Muhtemelen günlerce süren yolculuklarında kaybolan yaşamları yanı sıra, bal veriminde ve daha önemlisi sebze ve meyvelerin polenlenmesinde büyük kayıplar görülecektir.
Arıların yaşadığı sorun sadece bu değil. Dünyada saygın bir yeri olan Prof. Dr. Osman Kaftanoğlu, yıllarca Çukurova Üniversitesinde hocalık yaptı. Artık o Nevada’da hocalık yapıyor ve dünyanın her tarafında arıcılık konusunda yeni çalışmaları anlatıyor ve yaşanan sorunlara değiniyor.
Kaftanoğlu’na göre arıcılığın geleceği şu sorunların çözümüne bağlı:
. Çevresel etkiler…
. İlaç kalıntıları…
. Arı neslinin yok olması…
Kasırga benzeri gelişmelerin yanı sıra, iklim değişimleri arıları da etkiliyor.
Endüstriyel tarıma bağlı gübre ve ilaçlama arıları yaşamlarını etkilediği gibi balda da pestisit kalıntısı bırakmaktadır. Ayni şekilde arıya verilecek antibiyotik başta olmak üzere ilaçlar da arı yaşamını ve bal verimine telafisi imkansız sonuçlar veriyor.
Arı neslinin ıslahı üzerine çalışılması gerekiyor. Son dönemde arılarda salgın hastalıklar görülmesi sıklaştı. Salgın hastalıklar sadece insanların sorunu değil. Tek tip tarımsal ürün, endüstriyel ürünler sebebiyle arılar doğal olarak bulabilecekleri ve tedavilerinde kullanabilecekleri endemik ve yabani bitkilere ulaşamıyorlar.
Irk açısından Akdeniz, Avrupa-Sibirya, İran-Turan ırklarının kavşağında olan Türkiye, zengin bir çeşitliliğe sahiptir. Bu yeterli değil ve yeni ırk ıslahları üzerine çalışmalar yoğunlaştırılmalıdır.

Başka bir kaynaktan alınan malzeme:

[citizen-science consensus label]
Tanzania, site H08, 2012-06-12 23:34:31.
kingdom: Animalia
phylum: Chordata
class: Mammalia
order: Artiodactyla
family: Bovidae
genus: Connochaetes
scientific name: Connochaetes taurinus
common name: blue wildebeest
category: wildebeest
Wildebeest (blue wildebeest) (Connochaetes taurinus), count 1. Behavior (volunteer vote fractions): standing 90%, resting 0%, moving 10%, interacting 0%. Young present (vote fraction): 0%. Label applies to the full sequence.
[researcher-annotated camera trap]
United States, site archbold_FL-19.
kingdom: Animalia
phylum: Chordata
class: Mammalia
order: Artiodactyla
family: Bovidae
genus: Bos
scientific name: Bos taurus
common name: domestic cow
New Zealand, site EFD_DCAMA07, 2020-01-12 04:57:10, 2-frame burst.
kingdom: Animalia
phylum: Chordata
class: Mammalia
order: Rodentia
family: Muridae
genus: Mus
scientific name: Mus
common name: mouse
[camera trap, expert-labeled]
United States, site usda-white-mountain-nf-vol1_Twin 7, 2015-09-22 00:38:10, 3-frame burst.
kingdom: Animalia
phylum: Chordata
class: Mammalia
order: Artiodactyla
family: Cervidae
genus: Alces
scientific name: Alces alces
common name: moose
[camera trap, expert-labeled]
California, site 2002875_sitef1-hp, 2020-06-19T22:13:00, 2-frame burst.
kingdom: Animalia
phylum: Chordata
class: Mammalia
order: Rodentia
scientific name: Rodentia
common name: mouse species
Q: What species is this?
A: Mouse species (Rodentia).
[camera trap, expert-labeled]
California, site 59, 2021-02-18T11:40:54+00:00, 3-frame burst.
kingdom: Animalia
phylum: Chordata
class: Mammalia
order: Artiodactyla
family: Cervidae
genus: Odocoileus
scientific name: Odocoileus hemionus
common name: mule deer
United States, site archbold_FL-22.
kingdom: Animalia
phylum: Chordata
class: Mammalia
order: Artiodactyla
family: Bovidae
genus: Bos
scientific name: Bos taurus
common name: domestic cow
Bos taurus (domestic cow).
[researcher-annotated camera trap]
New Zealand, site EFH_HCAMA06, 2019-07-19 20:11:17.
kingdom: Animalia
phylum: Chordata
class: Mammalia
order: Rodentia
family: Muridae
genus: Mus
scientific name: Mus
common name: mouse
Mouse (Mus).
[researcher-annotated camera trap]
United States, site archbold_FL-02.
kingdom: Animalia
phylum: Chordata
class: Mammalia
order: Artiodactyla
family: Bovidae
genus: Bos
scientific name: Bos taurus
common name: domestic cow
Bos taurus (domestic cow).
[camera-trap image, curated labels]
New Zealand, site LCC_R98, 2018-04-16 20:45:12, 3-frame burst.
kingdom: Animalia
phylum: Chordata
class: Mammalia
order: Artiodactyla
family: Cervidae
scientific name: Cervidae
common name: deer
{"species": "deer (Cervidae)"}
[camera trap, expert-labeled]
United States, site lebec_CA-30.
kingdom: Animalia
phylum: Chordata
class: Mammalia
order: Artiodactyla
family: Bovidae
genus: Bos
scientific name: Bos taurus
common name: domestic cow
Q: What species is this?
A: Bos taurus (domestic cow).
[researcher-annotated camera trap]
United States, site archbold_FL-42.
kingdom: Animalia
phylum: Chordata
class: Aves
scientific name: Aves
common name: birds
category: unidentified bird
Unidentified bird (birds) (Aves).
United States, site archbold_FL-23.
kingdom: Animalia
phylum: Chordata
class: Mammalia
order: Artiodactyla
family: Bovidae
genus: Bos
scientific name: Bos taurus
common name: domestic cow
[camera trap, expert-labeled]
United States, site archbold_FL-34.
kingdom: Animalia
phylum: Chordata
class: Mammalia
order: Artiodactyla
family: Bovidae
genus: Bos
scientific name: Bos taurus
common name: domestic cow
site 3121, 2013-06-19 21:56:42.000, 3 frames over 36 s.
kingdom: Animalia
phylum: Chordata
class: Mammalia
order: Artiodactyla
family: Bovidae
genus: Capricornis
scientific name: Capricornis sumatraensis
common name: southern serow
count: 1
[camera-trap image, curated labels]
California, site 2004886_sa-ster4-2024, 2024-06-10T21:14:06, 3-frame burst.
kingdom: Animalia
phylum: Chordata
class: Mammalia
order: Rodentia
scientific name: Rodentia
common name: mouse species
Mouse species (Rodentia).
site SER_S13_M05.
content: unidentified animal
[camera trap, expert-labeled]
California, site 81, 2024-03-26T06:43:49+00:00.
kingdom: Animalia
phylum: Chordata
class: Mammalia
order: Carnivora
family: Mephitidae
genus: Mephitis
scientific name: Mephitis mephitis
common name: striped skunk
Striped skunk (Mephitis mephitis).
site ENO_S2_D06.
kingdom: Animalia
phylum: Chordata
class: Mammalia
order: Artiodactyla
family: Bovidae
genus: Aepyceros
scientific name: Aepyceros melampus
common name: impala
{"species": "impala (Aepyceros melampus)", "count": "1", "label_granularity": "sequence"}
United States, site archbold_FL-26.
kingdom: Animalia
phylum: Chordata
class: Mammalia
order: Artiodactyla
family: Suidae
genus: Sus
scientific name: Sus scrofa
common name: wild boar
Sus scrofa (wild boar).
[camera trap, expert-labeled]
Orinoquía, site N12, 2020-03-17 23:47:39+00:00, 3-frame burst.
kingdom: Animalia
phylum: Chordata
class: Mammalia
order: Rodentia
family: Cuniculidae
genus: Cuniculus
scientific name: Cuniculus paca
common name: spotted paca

Bir ekosistem kuracaksanız, sistemin her halkası aynı seviyede güçlü ve kaliteli olmalıdır. Bu sistemin de en yaygın alanı flora varlığıdır. Çiçek, arı ve bal üçlemesini baz alan halkaları gözden geçirmemiz gerekiyor.
Nasıl bir ekonomik büyüklükten bahsediyorum?
Günümüzde arıcılık, tüm dünyada yapılan en yaygın tarımsal faaliyetlerden birisidir. Bugün dünyada 65,4 milyon dolayında arı kovanı bulunmakta ve bunlardan 1.5 milyon ton dolayında bal üretilmektedir.
Üretilen balın yaklaşık dörtte biri ticarete konu olmakta ve dış satımın yüzde 90'ı yirmi dolayındaki bal üreticisi ülkeden yapılmaktadır. Dünyanın en çok kovan varlığına yani 8 milyon 770 bin civarında kovana sahip ve 400 bin tonun üzerinde bal üreten ülkesi Çin'dir.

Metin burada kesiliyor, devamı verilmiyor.